Stuffed Kohlrabi with Millet and Mushrooms
Boil millet with about 500 ml (approximately 2 cups) of salted water, cover and let cook about 20 minutes over low heat.
Trim kohlrabi top with a knife to make a flat lid. Cut and chop the larger leaves.
Peel the kohlrabi and cook for about 15 minutes in boiling salted water, remove and put cooking water aside.
Scoop out the kohlrabi with a small sharp spoon so that a wall of approximately 1 cm (approximately 3/8 inch) remains and finely chop the flesh.
Wipe mushrooms with a damp paper towel, trim and chop finely.
Peel shallots, chop finely and cook in butter until translucent. Add chopped mushrooms and fry, then add chopped kohlrabi and cook briefly.

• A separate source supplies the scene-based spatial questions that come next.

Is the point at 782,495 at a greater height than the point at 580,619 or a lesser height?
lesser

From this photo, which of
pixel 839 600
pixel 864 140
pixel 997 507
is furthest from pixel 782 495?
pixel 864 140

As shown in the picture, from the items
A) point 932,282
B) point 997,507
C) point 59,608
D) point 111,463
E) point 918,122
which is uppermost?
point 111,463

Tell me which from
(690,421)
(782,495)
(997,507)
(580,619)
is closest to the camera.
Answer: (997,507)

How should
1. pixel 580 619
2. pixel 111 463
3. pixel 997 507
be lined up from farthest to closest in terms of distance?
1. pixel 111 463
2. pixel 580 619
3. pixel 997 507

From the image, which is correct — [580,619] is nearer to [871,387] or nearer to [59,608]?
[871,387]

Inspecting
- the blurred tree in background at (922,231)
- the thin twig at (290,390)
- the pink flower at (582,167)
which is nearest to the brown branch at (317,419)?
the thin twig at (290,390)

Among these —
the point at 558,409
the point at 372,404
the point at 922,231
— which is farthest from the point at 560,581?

Allow to cool and mix with half the parsley and about 4 tablespoons of millet and the cream and season with salt, pepper and nutmeg.

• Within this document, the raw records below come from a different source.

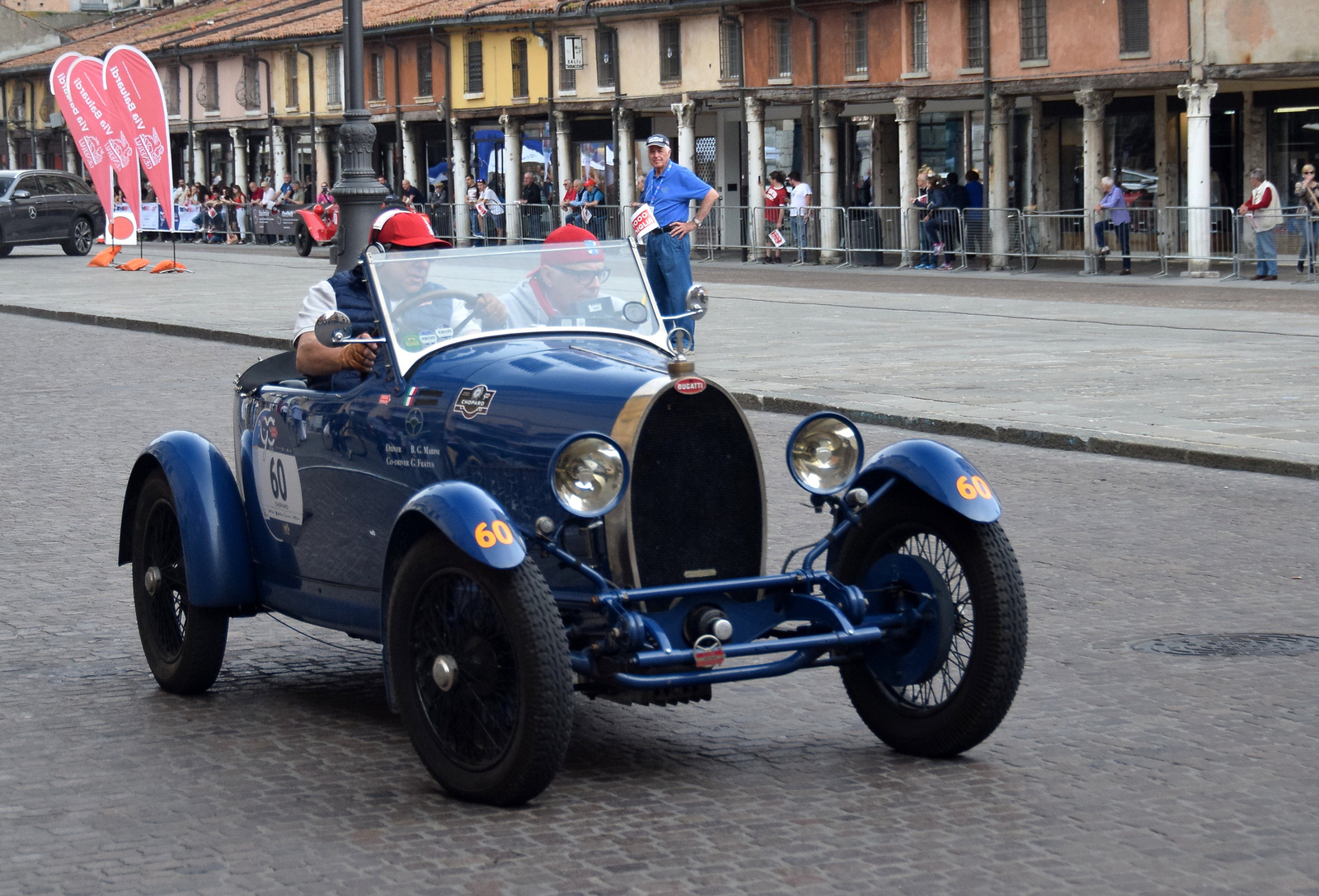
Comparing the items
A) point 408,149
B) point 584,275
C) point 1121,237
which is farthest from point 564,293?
point 408,149

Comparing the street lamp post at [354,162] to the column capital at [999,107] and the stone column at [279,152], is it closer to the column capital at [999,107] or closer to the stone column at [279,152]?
the column capital at [999,107]

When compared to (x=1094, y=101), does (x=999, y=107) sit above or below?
above

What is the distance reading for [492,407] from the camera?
5.54m

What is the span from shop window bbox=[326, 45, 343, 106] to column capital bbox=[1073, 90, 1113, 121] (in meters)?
29.4

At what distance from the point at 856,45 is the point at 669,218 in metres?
25.4

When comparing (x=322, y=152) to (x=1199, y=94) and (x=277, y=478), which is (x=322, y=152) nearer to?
(x=1199, y=94)

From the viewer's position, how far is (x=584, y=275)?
623 cm

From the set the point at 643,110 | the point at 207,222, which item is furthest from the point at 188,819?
the point at 207,222

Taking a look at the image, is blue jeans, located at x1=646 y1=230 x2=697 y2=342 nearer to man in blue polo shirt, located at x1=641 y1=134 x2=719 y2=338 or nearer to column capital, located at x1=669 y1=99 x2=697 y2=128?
man in blue polo shirt, located at x1=641 y1=134 x2=719 y2=338

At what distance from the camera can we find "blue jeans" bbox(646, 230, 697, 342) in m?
16.5

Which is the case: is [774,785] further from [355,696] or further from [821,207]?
[821,207]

Place mixture into the kohlrabi bowls, place lid on the bowls and set side by side in a pan. Pour in 250 ml (approximately 1 cup) of the reserved cooking liquid, cover and cook over medium heat.
Combine chopped kohlrabi leaves and remaining parsley with remaining warm millet mix.
Arrange the stuffed kohlrabi with herb millet on plates, drizzle with hot cooking liquid and serve.